Что же все-таки произошло там, внизу? Я все еще не вполне отчетливо помнил подробности. И сам удивлялся моей внезапной ярости, хотя, как и многие люди моего поколения, затаенно храню ее неприкосновенный запас – это следствие того, что рос я во времена, когда город, мой город, превратился в минное поле, когда большое насилие с его бомбами и стрельбой запускало в нас свой подлый механизм воспроизведения: каждый припомнит, с какой готовностью он выскакивал из машины и затевал мордобой по самому пустячному дорожному поводу, и, уверен, не я один не раз смотрел в черную дырку пистолетного дула, направленного в лицо, и не меня одного завораживали сцены насилия, где бы ни происходили они – вживе ли на футбольном поле, ставшем полем битвы, на снятых ли скрытой камерой кадрах в мадридском метро или на бензоколонке в Буэнос-Айресе – сцены, которые я выуживал в Интернете, получая от них должный выброс адреналина. И хотя этим никак нельзя было оправдать мое поведение, его можно было, по крайней мере, объяснить состоянием моих нервов, истерзанных бесконечным напряжением и постоянным недосыпом. И я ухватился за это: да я себя не помнил, был сам не свой, но доктор Бенавидес и его супруга должны принять в расчет – в тридцати кварталах отсюда мои нерожденные дочери балансируют между жизнью и смертью, и каждый новый день чреват – да, вот именно – прежде-временными родами, более чем реально угрожающими благополучию моему и моей жены. Мудрено ли, что от реплики, которую позволил себе Карбальо, я на миг потерял голову?

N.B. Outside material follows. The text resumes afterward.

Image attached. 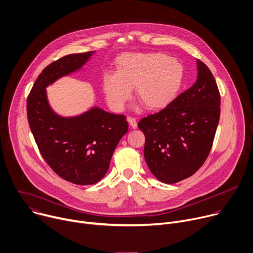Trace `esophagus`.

С другой стороны, много ли он знал о моих отношениях с дядюшкой? Очевидно, что ничего конкретного ему известно не было, но очевидно и то, что они с Бенавидесом говорили обо мне. Когда? Неужели доктор пригласил меня к себе с тайной целью познакомить с Карбальо? Зачем? Затем, что я прихожусь родным племянником человеку, своими глазами видевшему все, что случилось 9 апреля и сыгравшему решающую роль в событиях, которые последовали за гибелью Гайтана. Да, вот это, по крайней мере, сомнений не вызывает. Политический акт и часть официальной истории: верный режиму губернатор посылает тысячу человек обуздать мятеж в столице. И, разумеется, я, как и все, читал воспоминания Гарсия Маркеса и, как и все, был смущен и даже встревожен тем, с какой прямотой, без обиняков и околичностей, наш величайший романист и одновременно наш влиятельнейший интеллектуал-мыслитель признаёт существование некой тайной истины. На этой странице не было ничего нового: рассказывая об элегантном джентльмене и его предположительном участии в убийстве убийцы, Маркес черным по белому заявляет – он глубоко убежден, что Хуан Роа Сьерра был не единственным участником покушения, которое на самом деле стало результатом тщательно спланированного заговора. Слова «этот джентльмен сумел подсунуть толпе ложного убийцу, чтобы скрыть личность настоящего», предстали мне теперь в новом свете. Раньше мне как-то не приходило в голову, что мой дядюшка мог знать хотя бы имя этого джентльмена. Конечно, в ту пору в высших политических кругах все были знакомы со всеми, но это уж совершенно абсурдная идея. Абсурдная, говоришь? Да, абсурдная. Пóлно, так ли это? В каждом слове Карбальо звучала глубочайшая убежденность в том, что Хосе Мария Вильяреаль в силу своего положения вполне мог знать нечто такое, что пролило бы хоть какой-то свет свет на личность неизвестного, сумевшего «натравить толпу на лжеубийцу и таким образом сохранить в тайне личность убийцы истинного».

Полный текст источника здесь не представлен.